Pengungkapan lokasi yang diduga menjadi tempat aktivitas narkoba itu bermula dari laporan masyarakat setempat yang merasa resah dengan aktivitas mencurigakan di area perladangan tersebut. Warga menyebutkan bahwa gubuk yang berada cukup jauh dari permukiman itu kerap didatangi sejumlah orang pada waktu tertentu dan diduga digunakan sebagai tempat menggunakan narkoba. Informasi itu kemudian diteruskan kepada pihak kepolisian untuk ditindaklanjuti melalui penyelidikan.
Menindaklanjuti laporan tersebut, Kapolsek Bosar Maligas IPTU Sonni G. Silalahi memerintahkan personel Unit Reskrim untuk melakukan pengecekan dan pengintaian di lokasi yang dimaksud. Setelah memastikan adanya aktivitas mencurigakan, petugas kemudian bergerak menuju lokasi pada sore hari untuk melakukan penindakan. Operasi itu dilakukan sebagai bagian dari upaya kepolisian dalam merespons keluhan masyarakat serta memberantas peredaran narkoba di wilayah hukum Polres Simalungun.
Saat petugas tiba di lokasi perladangan, beberapa orang yang diduga berada di dalam gubuk tersebut langsung melarikan diri ke arah area kebun yang cukup luas. Kondisi medan yang dipenuhi tanaman dan semak membuat para terduga pelaku berhasil meloloskan diri dari kejaran petugas. Meski demikian, polisi tetap melakukan pemeriksaan di sekitar gubuk dan menemukan sejumlah barang yang diduga berkaitan dengan aktivitas penyalahgunaan narkoba, seperti plastik klip bekas yang biasanya digunakan sebagai wadah pembungkus narkotika.

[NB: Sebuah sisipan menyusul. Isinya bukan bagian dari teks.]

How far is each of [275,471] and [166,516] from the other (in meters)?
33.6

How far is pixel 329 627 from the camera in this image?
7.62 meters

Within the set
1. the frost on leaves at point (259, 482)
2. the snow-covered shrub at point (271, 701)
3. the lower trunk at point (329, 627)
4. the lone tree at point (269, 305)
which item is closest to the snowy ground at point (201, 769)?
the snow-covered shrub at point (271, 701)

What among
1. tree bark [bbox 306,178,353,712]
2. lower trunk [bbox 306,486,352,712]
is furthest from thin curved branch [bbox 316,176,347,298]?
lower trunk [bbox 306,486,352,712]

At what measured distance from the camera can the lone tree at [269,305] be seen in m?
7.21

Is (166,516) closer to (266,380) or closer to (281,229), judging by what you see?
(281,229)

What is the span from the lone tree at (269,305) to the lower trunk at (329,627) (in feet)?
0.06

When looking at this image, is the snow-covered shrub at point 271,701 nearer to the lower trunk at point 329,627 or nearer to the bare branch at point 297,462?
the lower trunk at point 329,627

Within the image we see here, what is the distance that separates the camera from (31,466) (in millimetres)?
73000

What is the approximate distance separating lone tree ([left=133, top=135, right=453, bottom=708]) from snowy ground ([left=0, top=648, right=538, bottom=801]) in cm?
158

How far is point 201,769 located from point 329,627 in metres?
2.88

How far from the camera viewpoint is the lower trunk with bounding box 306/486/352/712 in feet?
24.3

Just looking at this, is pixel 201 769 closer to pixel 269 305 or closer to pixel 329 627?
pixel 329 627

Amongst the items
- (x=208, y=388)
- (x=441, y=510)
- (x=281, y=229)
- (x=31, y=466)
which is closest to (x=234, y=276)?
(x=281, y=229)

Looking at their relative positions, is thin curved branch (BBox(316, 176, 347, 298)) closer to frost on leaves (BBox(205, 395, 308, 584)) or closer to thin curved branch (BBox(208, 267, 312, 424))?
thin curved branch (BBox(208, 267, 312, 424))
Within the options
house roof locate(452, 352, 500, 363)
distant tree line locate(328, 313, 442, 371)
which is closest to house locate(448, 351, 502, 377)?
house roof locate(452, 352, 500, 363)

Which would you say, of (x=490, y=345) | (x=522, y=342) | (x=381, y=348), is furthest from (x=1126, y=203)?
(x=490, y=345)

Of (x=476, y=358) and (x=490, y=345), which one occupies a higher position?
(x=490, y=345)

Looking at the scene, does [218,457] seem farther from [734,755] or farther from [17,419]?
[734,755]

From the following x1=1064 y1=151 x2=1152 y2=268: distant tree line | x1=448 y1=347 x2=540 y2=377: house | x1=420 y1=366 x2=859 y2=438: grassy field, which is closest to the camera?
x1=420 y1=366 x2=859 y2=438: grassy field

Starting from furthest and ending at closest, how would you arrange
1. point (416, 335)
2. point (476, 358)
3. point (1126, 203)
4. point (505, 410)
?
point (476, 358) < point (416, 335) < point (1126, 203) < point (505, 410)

Setelah melakukan pemeriksaan di lokasi, aparat kepolisian kemudian berkoordinasi dengan perangkat setempat serta pemilik lahan mengenai keberadaan bangunan tersebut. Gubuk yang terbuat dari bahan sederhana itu diketahui berdiri di area perladangan dan diduga sengaja dibangun untuk dijadikan tempat berkumpul para pengguna narkoba. Untuk mencegah lokasi tersebut kembali digunakan sebagai tempat aktivitas terlarang, petugas akhirnya merobohkan bangunan itu dan membakarnya hingga rata dengan tanah.
Tindakan pembongkaran dan pembakaran gubuk tersebut dilakukan sebagai langkah preventif agar lokasi tersebut tidak lagi dimanfaatkan sebagai tempat penyalahgunaan narkoba. Kepolisian juga mengimbau masyarakat untuk terus berperan aktif memberikan informasi apabila mengetahui adanya aktivitas mencurigakan yang berkaitan dengan peredaran narkotika. Upaya pemberantasan narkoba, menurut pihak kepolisian, membutuhkan kerja sama antara aparat penegak hukum dan masyarakat agar wilayah Simalungun dapat terbebas dari peredaran narkotika yang meresahkan.